START Reading passage

Geneva: An UNCTAD rapid assessment of the war in Ukraine’s impact on trade and development confirms a rapidly worsening outlook for the world economy, underpinned by rising food, fuel and fertilizer prices.
The report published today also shows heightened financial volatility, sustainable development divestment, complex global supply chain reconfigurations and mounting trade costs.
In the area of fuels, global energy prices are skyrocketing with the prospect of reductions in purchases of oil, gas and coal from the Russian Federation. The country is the second-largest oil exporter in the world, selling about 5 million barrels of oil daily.
The Russian Federation is also a major global supplier of chemical products – including fertilizers, as well as metals and wood products.
“The war in Ukraine has a huge cost in human suffering and is sending shocks through the world economy,” UNCTAD Secretary-General Rebeca Grynspan said in a statement, adding that “All these shocks threaten the gains made towards recovery from the COVID-19 pandemic and block the path towards sustainable development.”

END Reading passage

Set of tasks:
1 > In the article on UNCTAD's assessment of the war in Ukraine, rewrite the passage starting at "In the area" and ending at "of oil daily.", changing "skyrocketing" to "soaring".
2 > Which prices does the article on UNCTAD's assessment say are rising and underpinning the worsening world economic outlook?
3 > Write the next part of the article on UNCTAD's assessment of the war in Ukraine, continuing from its final sentence.

START Information given

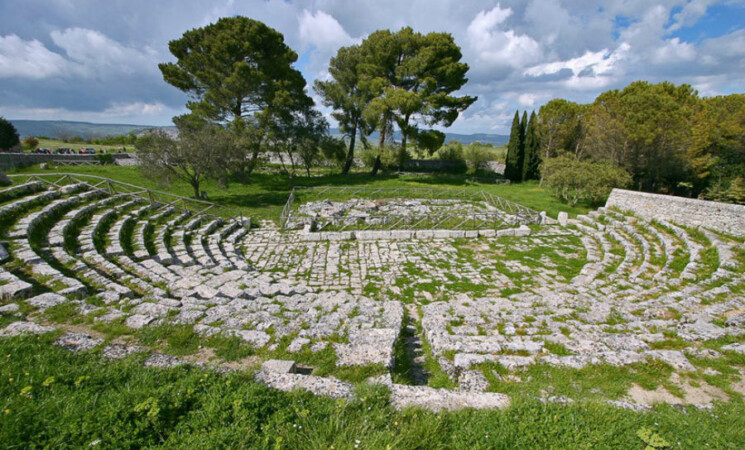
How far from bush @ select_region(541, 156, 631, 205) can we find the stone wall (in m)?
3.32

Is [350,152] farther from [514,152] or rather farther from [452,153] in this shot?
[514,152]

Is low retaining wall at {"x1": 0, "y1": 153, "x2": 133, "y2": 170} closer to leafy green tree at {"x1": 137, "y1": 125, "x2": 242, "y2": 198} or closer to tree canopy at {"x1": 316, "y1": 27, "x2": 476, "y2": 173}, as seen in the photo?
leafy green tree at {"x1": 137, "y1": 125, "x2": 242, "y2": 198}

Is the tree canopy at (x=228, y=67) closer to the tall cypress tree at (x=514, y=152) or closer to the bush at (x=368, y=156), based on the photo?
the bush at (x=368, y=156)

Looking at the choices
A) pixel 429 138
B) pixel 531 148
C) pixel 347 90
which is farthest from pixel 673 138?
pixel 347 90

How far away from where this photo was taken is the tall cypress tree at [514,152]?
1346 inches

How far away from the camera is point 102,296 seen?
6090mm

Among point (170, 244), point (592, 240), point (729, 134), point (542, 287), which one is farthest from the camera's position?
point (729, 134)

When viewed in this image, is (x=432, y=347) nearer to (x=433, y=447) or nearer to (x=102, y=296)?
(x=433, y=447)

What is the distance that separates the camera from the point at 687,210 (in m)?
13.4

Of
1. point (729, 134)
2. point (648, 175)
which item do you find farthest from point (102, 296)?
point (729, 134)

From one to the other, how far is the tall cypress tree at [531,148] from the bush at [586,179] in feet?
33.4

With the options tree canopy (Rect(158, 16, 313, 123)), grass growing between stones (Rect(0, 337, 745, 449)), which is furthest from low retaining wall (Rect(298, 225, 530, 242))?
tree canopy (Rect(158, 16, 313, 123))

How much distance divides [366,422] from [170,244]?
35.8ft

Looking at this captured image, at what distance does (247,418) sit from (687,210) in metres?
19.0
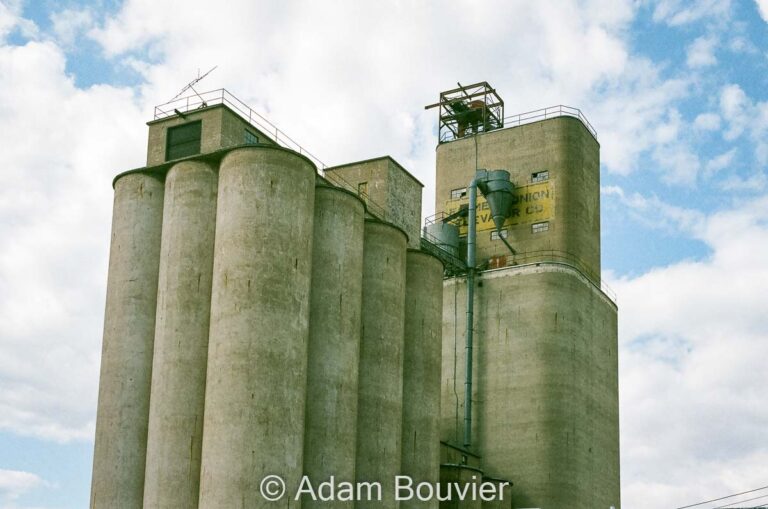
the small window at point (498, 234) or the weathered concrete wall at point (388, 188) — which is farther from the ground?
the small window at point (498, 234)

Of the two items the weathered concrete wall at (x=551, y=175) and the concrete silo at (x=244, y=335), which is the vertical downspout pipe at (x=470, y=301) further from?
the concrete silo at (x=244, y=335)

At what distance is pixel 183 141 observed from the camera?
2012 inches

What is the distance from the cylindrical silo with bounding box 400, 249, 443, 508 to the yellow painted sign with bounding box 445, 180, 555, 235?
549 inches

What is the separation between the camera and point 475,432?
6378 centimetres

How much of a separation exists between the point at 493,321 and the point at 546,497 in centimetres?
1069

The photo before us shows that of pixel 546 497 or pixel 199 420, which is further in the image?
pixel 546 497

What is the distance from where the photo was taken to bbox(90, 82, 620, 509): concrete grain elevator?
142 feet

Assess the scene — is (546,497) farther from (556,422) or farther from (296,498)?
(296,498)

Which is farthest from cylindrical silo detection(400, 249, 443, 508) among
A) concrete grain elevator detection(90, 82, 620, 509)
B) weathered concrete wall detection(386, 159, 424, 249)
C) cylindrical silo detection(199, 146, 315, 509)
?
cylindrical silo detection(199, 146, 315, 509)

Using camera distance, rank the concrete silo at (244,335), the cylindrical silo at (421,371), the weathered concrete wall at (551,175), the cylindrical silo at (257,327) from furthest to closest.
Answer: the weathered concrete wall at (551,175), the cylindrical silo at (421,371), the concrete silo at (244,335), the cylindrical silo at (257,327)

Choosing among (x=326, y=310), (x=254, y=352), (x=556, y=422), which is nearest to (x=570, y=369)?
(x=556, y=422)

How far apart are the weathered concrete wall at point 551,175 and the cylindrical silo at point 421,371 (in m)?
13.4

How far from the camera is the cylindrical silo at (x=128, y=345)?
4572 centimetres

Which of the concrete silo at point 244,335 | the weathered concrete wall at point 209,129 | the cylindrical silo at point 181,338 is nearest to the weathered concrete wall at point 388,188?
the concrete silo at point 244,335
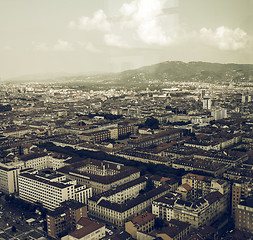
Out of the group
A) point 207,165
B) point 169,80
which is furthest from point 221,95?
point 207,165

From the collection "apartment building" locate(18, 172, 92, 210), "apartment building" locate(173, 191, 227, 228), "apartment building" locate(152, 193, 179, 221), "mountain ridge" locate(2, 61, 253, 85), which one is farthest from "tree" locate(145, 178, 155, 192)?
"mountain ridge" locate(2, 61, 253, 85)

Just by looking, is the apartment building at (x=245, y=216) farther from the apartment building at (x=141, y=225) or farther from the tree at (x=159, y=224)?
the apartment building at (x=141, y=225)

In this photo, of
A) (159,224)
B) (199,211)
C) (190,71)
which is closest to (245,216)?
(199,211)

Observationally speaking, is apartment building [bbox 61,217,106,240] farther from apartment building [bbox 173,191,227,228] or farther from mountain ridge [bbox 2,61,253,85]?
mountain ridge [bbox 2,61,253,85]

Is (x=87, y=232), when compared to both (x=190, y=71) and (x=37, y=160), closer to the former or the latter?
(x=37, y=160)

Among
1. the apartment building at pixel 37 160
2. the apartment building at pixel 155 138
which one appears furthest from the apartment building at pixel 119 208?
the apartment building at pixel 155 138

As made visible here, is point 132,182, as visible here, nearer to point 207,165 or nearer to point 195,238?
point 207,165
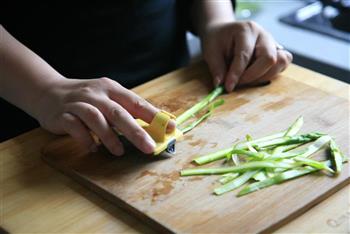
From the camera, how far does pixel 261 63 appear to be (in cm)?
114

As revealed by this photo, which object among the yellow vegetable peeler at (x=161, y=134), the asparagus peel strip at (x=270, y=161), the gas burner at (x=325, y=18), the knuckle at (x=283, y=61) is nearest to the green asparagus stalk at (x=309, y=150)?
the asparagus peel strip at (x=270, y=161)

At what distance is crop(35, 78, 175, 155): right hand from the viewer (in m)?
0.90

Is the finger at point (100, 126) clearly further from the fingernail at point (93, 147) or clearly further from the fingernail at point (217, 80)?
the fingernail at point (217, 80)

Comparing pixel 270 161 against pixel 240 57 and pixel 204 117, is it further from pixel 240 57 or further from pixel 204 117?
pixel 240 57

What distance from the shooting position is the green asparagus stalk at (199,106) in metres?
1.02

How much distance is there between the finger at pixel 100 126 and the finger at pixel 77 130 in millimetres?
10

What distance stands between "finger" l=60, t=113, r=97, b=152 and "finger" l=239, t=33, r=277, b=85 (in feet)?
1.16

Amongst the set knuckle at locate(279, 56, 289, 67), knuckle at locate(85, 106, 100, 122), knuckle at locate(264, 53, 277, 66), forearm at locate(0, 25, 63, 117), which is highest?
forearm at locate(0, 25, 63, 117)

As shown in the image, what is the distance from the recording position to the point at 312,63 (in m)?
1.50

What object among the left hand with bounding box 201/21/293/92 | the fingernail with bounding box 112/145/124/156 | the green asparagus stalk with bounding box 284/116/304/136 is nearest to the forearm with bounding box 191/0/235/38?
the left hand with bounding box 201/21/293/92

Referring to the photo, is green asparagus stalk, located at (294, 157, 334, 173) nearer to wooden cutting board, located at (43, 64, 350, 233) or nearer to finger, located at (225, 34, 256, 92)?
wooden cutting board, located at (43, 64, 350, 233)

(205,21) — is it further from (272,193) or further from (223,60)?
(272,193)

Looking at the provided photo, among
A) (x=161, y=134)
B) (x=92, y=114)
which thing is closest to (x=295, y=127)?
(x=161, y=134)

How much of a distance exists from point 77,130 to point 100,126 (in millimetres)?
42
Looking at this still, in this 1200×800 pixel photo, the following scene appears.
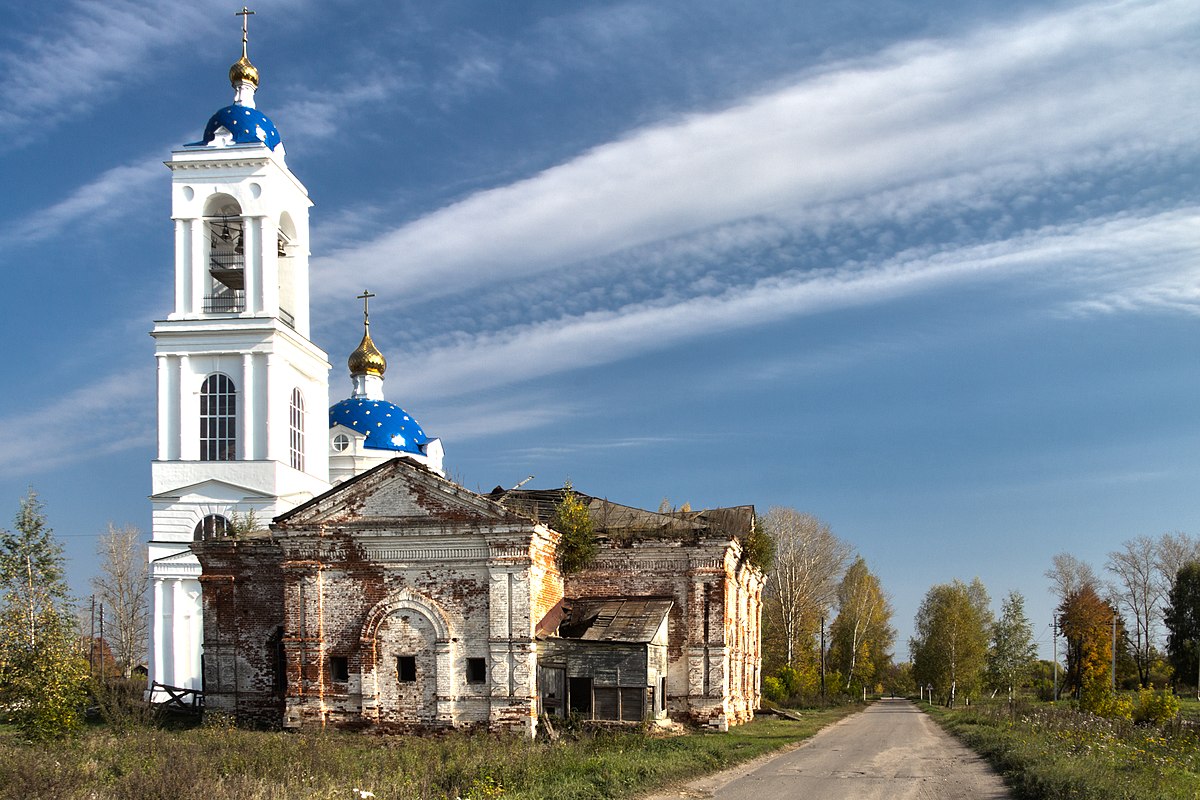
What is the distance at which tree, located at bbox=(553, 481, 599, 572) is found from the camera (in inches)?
1105

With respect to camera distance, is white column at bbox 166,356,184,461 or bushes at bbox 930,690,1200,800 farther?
white column at bbox 166,356,184,461

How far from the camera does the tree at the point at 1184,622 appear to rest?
63.0m

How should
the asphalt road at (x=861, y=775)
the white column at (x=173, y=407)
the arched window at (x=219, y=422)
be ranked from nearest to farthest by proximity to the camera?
the asphalt road at (x=861, y=775) < the white column at (x=173, y=407) < the arched window at (x=219, y=422)

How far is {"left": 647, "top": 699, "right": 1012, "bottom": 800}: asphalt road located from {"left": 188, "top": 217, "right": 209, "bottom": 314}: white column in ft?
84.6

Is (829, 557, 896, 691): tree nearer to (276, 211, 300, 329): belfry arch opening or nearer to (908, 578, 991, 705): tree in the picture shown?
(908, 578, 991, 705): tree

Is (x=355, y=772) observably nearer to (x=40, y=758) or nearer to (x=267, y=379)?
(x=40, y=758)

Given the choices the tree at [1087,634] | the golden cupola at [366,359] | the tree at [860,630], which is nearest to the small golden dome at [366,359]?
the golden cupola at [366,359]

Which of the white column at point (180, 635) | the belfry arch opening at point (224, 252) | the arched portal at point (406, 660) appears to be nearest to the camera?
the arched portal at point (406, 660)

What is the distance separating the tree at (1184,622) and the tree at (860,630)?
15.9m

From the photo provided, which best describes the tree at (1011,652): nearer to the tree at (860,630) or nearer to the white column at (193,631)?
the tree at (860,630)

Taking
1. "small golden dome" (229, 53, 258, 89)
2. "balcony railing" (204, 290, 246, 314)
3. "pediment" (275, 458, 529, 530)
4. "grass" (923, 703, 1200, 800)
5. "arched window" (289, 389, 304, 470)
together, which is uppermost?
"small golden dome" (229, 53, 258, 89)

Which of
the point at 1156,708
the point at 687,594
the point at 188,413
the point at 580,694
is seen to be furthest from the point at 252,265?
the point at 1156,708

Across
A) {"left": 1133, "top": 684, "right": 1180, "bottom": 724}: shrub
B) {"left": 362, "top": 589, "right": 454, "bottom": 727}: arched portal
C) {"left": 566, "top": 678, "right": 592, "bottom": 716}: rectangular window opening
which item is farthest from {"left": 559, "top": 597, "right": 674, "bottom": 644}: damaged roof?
{"left": 1133, "top": 684, "right": 1180, "bottom": 724}: shrub

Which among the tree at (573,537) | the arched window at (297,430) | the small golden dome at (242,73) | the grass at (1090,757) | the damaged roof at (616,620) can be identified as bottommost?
the grass at (1090,757)
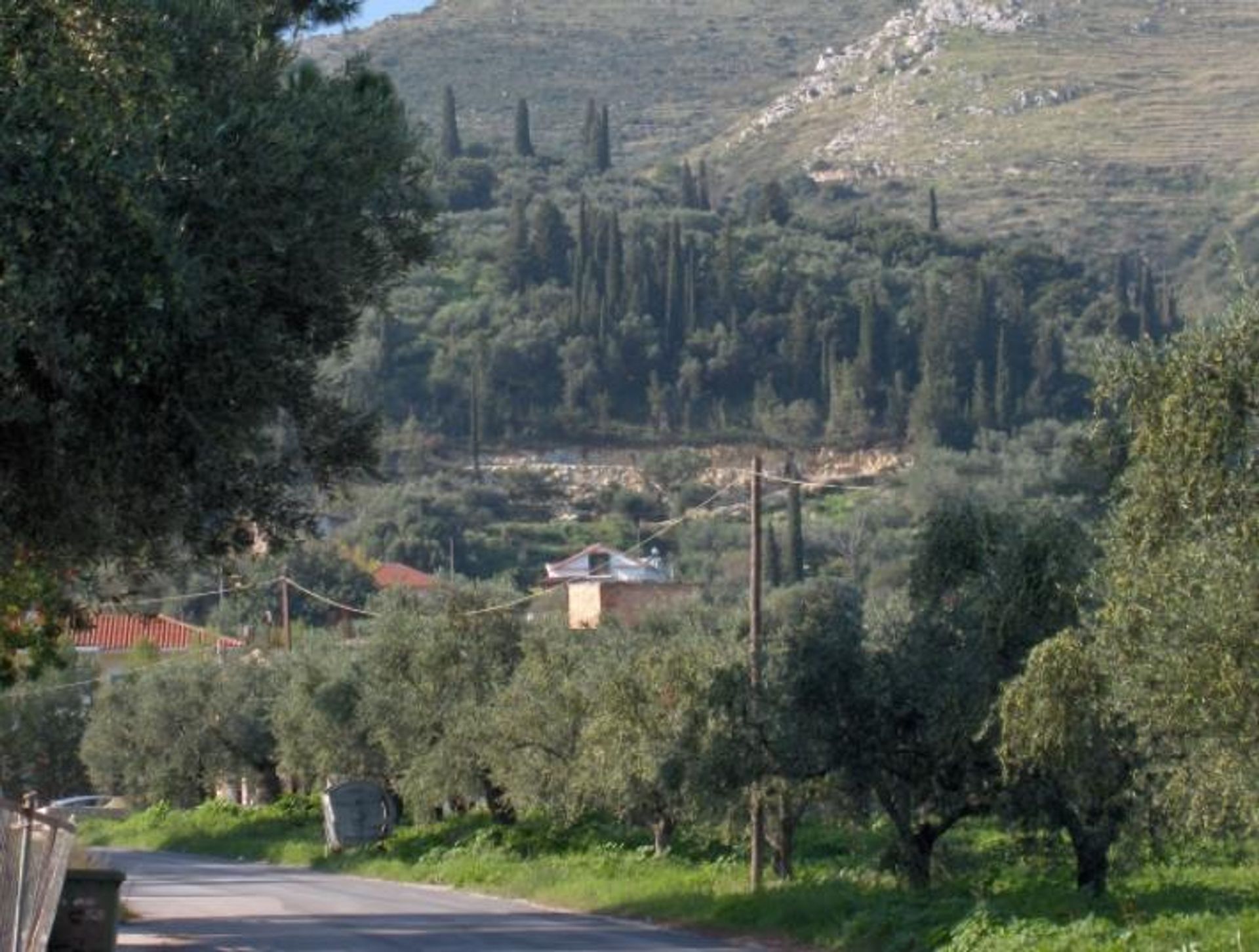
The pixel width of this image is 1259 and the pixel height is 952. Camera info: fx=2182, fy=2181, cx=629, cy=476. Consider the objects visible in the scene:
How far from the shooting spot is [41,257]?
13.0 m

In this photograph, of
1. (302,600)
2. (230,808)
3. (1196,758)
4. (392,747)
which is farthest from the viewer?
(302,600)

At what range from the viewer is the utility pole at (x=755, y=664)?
28344 millimetres

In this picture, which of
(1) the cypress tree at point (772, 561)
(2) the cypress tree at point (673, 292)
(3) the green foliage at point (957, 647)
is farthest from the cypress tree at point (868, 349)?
(3) the green foliage at point (957, 647)

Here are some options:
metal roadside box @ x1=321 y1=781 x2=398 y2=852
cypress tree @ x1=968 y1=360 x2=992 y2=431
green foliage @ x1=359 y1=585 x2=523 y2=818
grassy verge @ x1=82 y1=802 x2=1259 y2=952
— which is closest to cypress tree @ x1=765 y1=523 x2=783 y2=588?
metal roadside box @ x1=321 y1=781 x2=398 y2=852

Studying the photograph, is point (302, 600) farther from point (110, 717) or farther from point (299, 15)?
point (299, 15)

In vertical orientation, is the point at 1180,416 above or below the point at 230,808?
above

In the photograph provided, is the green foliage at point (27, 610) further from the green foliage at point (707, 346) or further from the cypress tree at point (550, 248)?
the cypress tree at point (550, 248)

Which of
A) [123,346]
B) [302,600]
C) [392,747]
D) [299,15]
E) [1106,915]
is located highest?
[299,15]

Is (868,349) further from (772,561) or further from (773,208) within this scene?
(773,208)

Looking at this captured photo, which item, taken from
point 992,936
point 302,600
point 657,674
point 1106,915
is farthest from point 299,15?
point 302,600

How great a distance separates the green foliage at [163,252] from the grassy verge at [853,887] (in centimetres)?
922

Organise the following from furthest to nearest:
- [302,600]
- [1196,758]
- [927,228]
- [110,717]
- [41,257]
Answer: [927,228] → [302,600] → [110,717] → [1196,758] → [41,257]

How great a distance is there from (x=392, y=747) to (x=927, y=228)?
429 ft

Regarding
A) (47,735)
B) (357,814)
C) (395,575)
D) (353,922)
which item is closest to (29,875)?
(353,922)
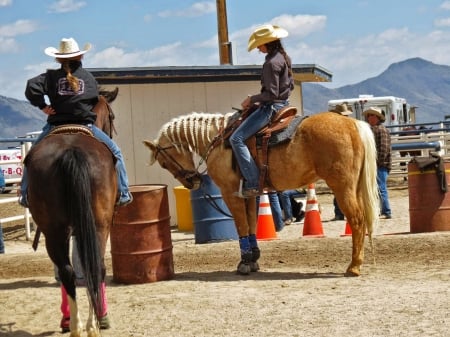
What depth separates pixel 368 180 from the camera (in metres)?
9.15

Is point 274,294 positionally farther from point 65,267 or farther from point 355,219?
point 65,267

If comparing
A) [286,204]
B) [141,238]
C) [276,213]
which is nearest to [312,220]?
[276,213]

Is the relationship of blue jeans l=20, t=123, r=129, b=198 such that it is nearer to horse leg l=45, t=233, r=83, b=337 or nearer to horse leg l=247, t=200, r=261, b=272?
horse leg l=45, t=233, r=83, b=337

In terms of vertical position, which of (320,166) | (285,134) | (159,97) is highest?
(159,97)

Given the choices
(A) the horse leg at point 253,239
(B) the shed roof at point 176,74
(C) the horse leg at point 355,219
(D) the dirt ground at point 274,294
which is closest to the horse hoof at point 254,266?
(A) the horse leg at point 253,239

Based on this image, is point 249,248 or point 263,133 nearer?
point 263,133

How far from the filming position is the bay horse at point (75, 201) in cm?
619

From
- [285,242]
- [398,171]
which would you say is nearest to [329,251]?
[285,242]

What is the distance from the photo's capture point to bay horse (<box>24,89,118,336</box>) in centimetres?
619

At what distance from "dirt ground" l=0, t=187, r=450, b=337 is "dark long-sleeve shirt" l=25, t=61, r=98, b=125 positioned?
5.79 feet

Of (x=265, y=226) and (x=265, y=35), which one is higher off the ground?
(x=265, y=35)

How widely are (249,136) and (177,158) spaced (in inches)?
50.7

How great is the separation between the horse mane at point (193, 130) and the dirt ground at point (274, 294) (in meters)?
1.52

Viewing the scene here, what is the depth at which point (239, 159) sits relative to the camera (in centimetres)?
948
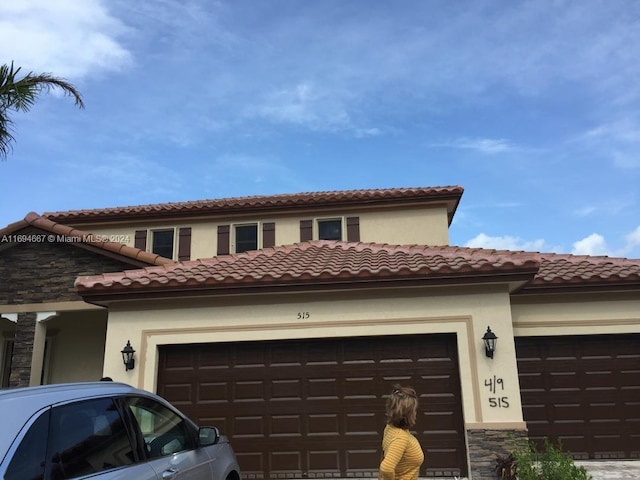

END Information given

Answers to the exercise:
1 >
In the area of fuels, global energy prices are soaring with the prospect of reductions in purchases of oil, gas and coal from the Russian Federation. The country is the second-largest oil exporter in the world, selling about 5 million barrels of oil daily.

2 > Food, fuel and fertilizer prices.

3 >
The two fundamental ‘Fs’
Concern abounds over the two fundamental “Fs” of commodity markets – food and fuels. Ukraine and Russia are global players in agri-food markets, representing 53% of the global trade of sunflower oil and seeds and 27% of the global trade of wheat.
This rapidly evolving situation is especially alarming for developing nations. As many as 26 African countries, including some least developed countries, import more than one-third of their wheat from the two countries at war. For 17, the share is over half.
“Soaring food and fuel prices will affect the most vulnerable in developing countries, putting pressure on the poorest households which spend the highest share of their income on food, resulting in hardship and hunger,” Grynspan said.
The crisis’ effect on the food front is particularly worrying. Some countries are particularly dependent on agrifood commodities coming from the Russian Federation and Ukraine. For example, the share of imports from the Russian Federation and Ukraine – as a percentage of total imports of wheat, corn, barley, colza, sunflower oil and seeds – is 25.9 per cent for Turkey, 23 per cent for China and 13 per cent for India. Troublingly, lower-income countries are the most exposed.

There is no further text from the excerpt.